Montcourt attacked the net early in the first set tiebreak and won three straight points to take a 4-2 lead. Baker responded by pressuring Montcourt from the backhand side to win five of the next six points and closed out the set with a service winner.

“I was very close to winning the set,” said Montcourt, who fell to 0-4 in ITF finals. “If I had won the tiebreak, I would have had a good chance to win because he played two very tough matches (in the quarterfinals and semifinals). I haven’t won an ITF tournament and I have played in three or four finals. I get this in my head and at the beginning I was very stressed.”

Baker adds his name to a list of Orange Bowl boys’ 18s champions that includes Roddick, Roger Federer (1998), Jim Courier (1987), Guy Forget (1982), Ivan Lendl (1977) and John McEnroe (1976). He has made his decision about turning professional right away or attending college before heading for the tour.

“It feels good right now but I still have to prove myself,” said Baker. “It’s good.
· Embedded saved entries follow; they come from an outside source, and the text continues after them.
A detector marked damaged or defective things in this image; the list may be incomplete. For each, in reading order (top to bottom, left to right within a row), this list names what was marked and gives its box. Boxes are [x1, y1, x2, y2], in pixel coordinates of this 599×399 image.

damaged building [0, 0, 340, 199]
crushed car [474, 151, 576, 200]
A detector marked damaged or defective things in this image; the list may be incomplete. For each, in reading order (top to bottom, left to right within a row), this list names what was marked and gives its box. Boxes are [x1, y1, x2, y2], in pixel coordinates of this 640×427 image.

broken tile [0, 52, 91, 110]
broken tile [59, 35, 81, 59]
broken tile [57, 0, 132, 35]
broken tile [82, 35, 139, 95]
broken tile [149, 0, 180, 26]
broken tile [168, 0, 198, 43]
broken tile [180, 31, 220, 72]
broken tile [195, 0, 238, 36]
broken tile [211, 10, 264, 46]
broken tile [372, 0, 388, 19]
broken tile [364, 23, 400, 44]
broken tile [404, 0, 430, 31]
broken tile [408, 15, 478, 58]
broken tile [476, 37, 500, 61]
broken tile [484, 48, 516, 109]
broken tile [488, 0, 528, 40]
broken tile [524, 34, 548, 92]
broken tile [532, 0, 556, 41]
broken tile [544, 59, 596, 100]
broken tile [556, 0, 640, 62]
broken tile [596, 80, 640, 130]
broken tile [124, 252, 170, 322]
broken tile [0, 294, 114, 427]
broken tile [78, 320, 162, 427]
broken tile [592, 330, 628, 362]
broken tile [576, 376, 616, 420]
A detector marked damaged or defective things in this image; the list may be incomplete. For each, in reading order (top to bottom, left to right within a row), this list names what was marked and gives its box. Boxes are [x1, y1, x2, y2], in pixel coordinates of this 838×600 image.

I hadn’t necessarily done as well as I thought I could have at the slams this year. I was hurt at a couple of them and didn’t play well at the other two. It is very exciting for me to do well here. I’m very happy.”

This year, Baker lost in the first round of the French Open and Wimbledon and reached the third round at the Australian and US Open boys’ events. He reached the boys’ doubles final at Wimbledon and the US Open with different partners.
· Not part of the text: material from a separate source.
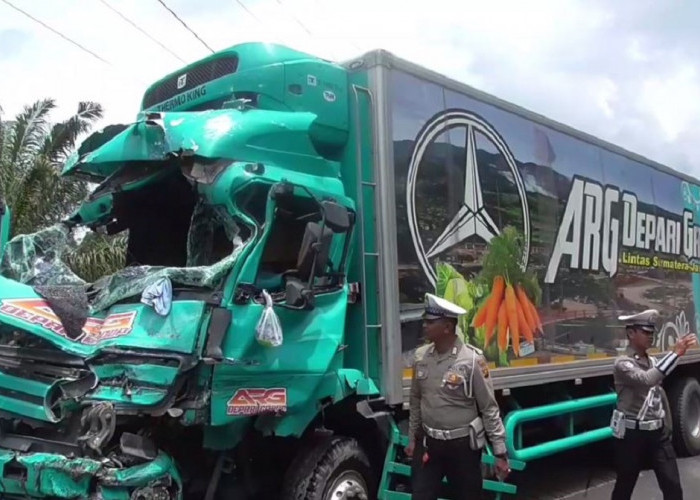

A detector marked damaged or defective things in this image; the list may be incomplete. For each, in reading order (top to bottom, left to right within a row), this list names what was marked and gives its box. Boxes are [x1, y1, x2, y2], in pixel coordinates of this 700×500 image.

shattered windshield [0, 166, 250, 338]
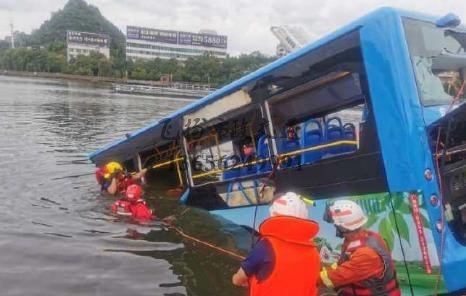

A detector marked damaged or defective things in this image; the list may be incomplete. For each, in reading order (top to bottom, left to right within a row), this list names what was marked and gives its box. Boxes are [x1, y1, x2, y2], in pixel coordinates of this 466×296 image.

Douchevina gave Russia its fourth Orange Bowl girls’ 18s title in the last five years and accomplished the feat in front of her good friend Vera Zvonerova who successfully defended the title last year to become the first player to win consecutive 18s titles here since 1975. Zvonerova is still young enough to compete on the junior circuit, but played mostly professional events this year and finished her rookie season on the WTA Tour ranked No. 45 in the world.

“I played good tennis coming into the match,” said Groenefeld, who only lost 16 games in her five matches en route to the final. “Today, she played unbelievable. It was tough for me. At the beginning, I hit

Douchevina dominated the match from the onset and pinned Groenefeld behind the baseline with deep penetrating groundstrokes from both sides.
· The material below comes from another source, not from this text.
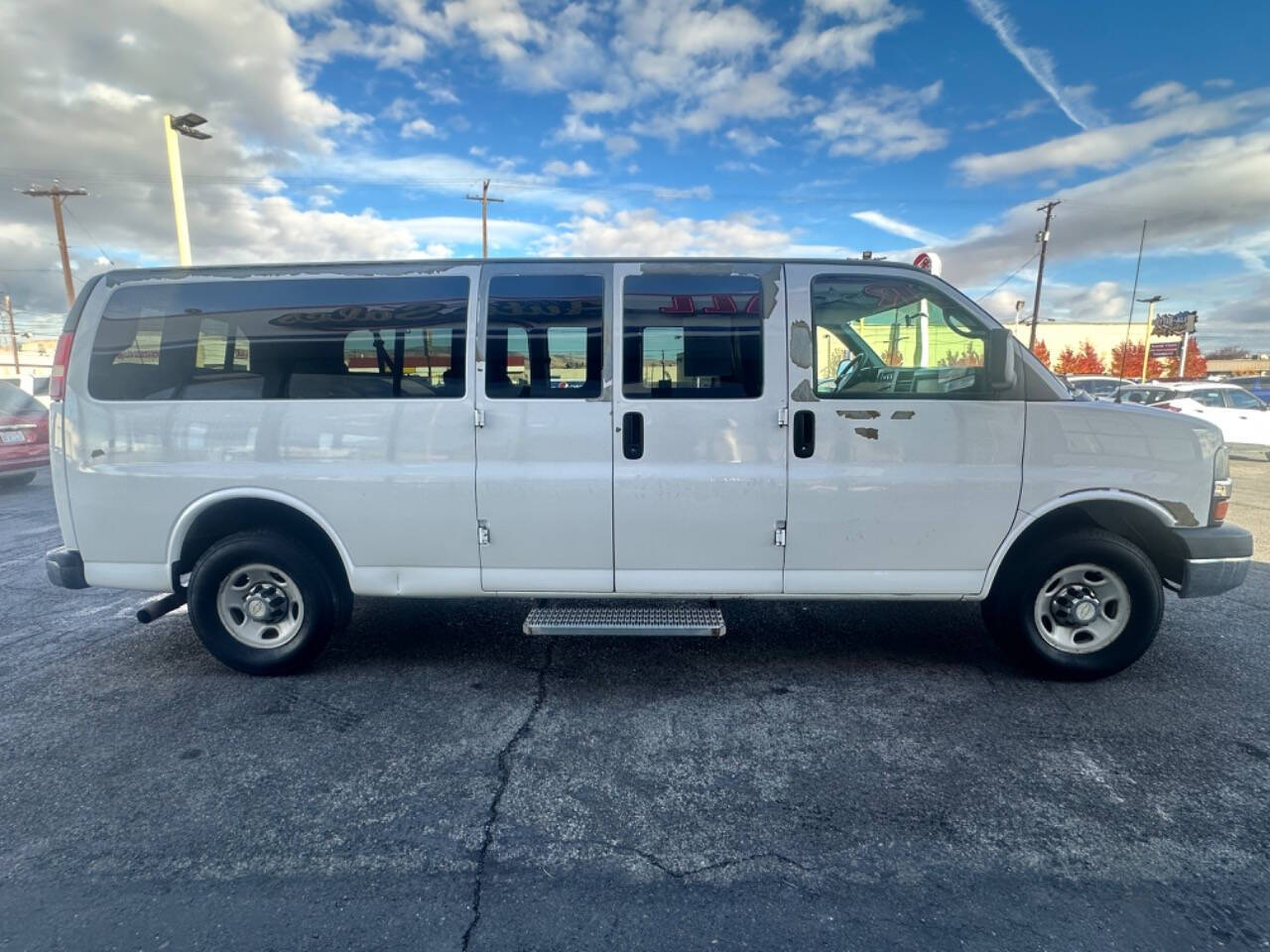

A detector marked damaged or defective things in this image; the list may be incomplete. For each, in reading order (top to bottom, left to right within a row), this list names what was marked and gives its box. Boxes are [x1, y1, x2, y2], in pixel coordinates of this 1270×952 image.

pavement crack [458, 639, 552, 952]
“At the beginning, I hit deep with her and I tried to make some more high balls at the end, but it was difficult,” said Groenefeld, runner-up also at last week’s USTA International Winter Championships here. “All in all I am very satisfied. It was my goal to reach Top 5 on juniors in the end.”

The title brought a smile to the usual stoic pony-tailed sixteen-year-old who planned on an afternoon of shopping before heading home to Moscow on Monday.

Complete List of Finals

Boys’ 18s
Singles Final
Brian Baker (3), Nashville, Tenn., def. Mathieu Montcourt (4), France, 7-6 (5), 6-3.

Doubles Final
Scott Oudesma, Kalamazoo, Mich. and Phillips Simmonds (3), Reston, Va., def. Florin Mergea and Horia Tecau (1), Romania, 6-4, 6-4.

Girls’ 18s
Singles Final
Vera Douchevina (1), Russia, def. Anna-Lena Groenefeld (2), Germany, 6-0, 6-1.

Doubles Final
Daria Kustava and Anastasia Yakimova, Belarus, def. Jarmila Gajdosova and Andrea Hlavackova (1), Czech Republic, 6-2, 6-3.

Boys’ 16s
Singles Final
Jose Luis Muguruza (2), Aruba, def. Gael Monfils (1), France, 6-3, 6-3.

Doubles Final
Gregory Ouellette, Ornond Beach, Fla., and Eric Riley (8), Rancho Sante Fe, Calif., def. Timothy Neilly, Bradenton, Fla., and Marc Spicijaric, Wesley Chapel, Fla., 6-4, 6-2.

Girls’ 16s
Singles Final

Charlene Vanneste (1), France, def. SE-Sophie Melikishili, Georgia, 6-3, 5-7, 6-0.

Doubles Final
Ekaterina Kosminskaia and Ekaterina Makasova, Russia, def. Vania King, Long Beach, Calif., and Katy Pooler (3), Laguna Niguel, Calif., 6-3, 4-6, 6-2.